● DATA ENTRIES:
★ ★ ★ ★ ★
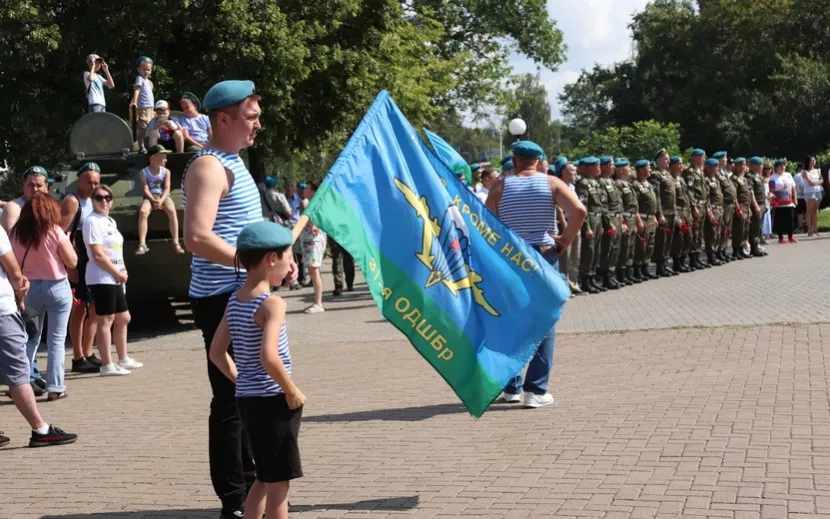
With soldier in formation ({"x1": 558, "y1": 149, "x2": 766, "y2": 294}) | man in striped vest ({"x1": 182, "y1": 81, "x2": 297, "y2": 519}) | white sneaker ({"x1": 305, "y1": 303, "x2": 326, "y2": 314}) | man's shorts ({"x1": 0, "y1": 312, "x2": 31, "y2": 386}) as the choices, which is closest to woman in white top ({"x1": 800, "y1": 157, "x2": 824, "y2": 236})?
soldier in formation ({"x1": 558, "y1": 149, "x2": 766, "y2": 294})

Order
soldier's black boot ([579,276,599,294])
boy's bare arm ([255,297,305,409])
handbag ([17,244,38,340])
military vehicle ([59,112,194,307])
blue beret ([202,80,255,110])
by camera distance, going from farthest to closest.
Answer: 1. soldier's black boot ([579,276,599,294])
2. military vehicle ([59,112,194,307])
3. handbag ([17,244,38,340])
4. blue beret ([202,80,255,110])
5. boy's bare arm ([255,297,305,409])

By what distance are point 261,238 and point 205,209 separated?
48 centimetres

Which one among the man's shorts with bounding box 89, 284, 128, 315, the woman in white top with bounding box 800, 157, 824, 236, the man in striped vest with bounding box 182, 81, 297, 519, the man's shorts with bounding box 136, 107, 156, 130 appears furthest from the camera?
the woman in white top with bounding box 800, 157, 824, 236

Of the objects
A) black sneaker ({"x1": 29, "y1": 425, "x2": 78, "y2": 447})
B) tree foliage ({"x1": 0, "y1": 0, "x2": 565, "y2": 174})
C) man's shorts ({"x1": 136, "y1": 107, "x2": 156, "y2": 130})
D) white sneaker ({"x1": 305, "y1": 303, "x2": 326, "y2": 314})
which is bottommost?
white sneaker ({"x1": 305, "y1": 303, "x2": 326, "y2": 314})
★ ★ ★ ★ ★
● EXERCISE PROMPT: Copy out the listing above unchanged, from the line containing "Of the objects" through the end of the listing.

● SOLUTION BELOW:
Of the objects
A) black sneaker ({"x1": 29, "y1": 425, "x2": 78, "y2": 447})
B) tree foliage ({"x1": 0, "y1": 0, "x2": 565, "y2": 174})
C) man's shorts ({"x1": 136, "y1": 107, "x2": 156, "y2": 130})
D) white sneaker ({"x1": 305, "y1": 303, "x2": 326, "y2": 314})
which is bottommost?
white sneaker ({"x1": 305, "y1": 303, "x2": 326, "y2": 314})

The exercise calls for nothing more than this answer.